-- Study material follows --

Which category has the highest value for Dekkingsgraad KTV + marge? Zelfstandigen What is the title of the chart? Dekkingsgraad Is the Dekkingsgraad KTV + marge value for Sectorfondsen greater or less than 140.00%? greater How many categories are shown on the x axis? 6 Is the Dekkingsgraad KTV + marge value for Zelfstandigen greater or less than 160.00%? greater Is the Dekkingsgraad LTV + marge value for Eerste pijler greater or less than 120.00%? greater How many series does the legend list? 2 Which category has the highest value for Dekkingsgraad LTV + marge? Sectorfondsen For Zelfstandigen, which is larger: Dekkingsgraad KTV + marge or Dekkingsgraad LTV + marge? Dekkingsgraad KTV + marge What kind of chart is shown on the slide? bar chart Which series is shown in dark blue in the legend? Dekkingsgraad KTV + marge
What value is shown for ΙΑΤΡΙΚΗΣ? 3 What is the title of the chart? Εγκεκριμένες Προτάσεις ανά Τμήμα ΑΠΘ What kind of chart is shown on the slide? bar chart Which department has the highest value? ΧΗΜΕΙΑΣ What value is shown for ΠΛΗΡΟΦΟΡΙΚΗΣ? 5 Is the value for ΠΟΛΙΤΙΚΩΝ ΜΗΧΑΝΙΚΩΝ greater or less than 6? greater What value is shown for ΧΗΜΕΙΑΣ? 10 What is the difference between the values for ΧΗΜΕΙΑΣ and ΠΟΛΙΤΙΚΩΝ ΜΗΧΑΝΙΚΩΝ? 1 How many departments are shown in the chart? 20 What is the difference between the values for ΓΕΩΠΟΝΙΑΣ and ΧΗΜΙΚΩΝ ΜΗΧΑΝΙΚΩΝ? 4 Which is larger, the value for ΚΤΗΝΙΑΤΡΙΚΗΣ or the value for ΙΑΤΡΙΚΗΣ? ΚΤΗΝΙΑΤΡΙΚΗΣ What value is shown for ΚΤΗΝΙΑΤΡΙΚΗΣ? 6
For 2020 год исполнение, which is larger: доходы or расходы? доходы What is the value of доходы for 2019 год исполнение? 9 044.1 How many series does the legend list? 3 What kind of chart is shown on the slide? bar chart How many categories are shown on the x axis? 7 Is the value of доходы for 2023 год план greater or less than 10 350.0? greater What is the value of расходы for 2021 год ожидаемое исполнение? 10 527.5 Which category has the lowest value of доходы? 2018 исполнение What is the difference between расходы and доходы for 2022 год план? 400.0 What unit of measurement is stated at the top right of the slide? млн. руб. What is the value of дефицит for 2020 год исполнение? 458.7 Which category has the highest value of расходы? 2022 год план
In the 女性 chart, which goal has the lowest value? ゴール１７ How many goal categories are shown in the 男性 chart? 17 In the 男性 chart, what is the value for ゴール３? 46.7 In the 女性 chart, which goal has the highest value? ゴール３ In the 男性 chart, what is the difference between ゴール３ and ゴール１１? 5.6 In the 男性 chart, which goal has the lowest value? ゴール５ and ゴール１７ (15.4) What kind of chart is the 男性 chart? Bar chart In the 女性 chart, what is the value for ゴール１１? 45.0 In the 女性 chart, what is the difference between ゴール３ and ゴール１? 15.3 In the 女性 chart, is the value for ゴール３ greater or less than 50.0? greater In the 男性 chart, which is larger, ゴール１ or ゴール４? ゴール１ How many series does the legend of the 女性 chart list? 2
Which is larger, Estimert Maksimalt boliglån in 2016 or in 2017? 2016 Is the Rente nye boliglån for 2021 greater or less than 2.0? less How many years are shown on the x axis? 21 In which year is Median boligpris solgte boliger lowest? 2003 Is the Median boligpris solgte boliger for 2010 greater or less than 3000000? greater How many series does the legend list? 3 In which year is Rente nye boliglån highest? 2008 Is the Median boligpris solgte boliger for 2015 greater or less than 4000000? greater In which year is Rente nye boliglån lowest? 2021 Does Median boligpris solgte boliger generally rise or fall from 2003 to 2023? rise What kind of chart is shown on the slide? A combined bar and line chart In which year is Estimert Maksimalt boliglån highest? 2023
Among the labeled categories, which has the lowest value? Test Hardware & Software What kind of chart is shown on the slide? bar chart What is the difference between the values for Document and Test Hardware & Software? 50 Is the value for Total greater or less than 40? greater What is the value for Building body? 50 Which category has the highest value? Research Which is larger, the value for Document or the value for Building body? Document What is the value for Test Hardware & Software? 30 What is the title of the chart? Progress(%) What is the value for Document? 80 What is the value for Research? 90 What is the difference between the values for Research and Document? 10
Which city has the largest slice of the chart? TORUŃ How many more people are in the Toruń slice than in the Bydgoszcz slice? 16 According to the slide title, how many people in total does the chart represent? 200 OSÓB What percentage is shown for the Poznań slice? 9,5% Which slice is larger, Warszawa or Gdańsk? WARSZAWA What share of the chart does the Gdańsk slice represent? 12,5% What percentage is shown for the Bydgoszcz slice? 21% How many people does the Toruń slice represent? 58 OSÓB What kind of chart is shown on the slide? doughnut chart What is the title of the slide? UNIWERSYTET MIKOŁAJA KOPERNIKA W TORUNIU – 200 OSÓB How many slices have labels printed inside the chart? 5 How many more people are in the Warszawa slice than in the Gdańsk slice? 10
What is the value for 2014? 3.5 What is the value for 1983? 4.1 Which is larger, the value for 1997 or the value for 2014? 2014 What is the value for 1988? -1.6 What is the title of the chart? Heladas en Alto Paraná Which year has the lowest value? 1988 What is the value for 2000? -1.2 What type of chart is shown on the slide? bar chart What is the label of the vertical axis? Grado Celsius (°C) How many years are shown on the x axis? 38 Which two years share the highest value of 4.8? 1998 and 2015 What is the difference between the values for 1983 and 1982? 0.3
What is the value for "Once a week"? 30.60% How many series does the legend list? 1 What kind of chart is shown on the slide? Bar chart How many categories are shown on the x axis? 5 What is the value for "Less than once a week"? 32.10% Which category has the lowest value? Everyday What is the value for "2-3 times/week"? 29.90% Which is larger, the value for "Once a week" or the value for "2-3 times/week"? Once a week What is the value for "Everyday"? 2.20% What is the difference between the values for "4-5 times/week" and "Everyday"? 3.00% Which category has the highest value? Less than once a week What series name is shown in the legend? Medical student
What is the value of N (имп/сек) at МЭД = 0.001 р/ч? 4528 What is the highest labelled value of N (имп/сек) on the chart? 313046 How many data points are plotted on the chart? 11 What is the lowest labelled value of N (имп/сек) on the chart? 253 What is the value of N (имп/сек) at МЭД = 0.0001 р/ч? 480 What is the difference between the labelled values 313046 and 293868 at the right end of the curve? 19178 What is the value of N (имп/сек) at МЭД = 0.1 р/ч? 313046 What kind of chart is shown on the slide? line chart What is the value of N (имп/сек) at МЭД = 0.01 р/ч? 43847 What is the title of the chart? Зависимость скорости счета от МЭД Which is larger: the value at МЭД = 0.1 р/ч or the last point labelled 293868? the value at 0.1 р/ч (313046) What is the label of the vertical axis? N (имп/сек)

-- Study material concluded --

Required work:
State how many lines of the listing contain the string "Alto", matching case exactly, and reply with that number alone.

Answer to the exercise:
1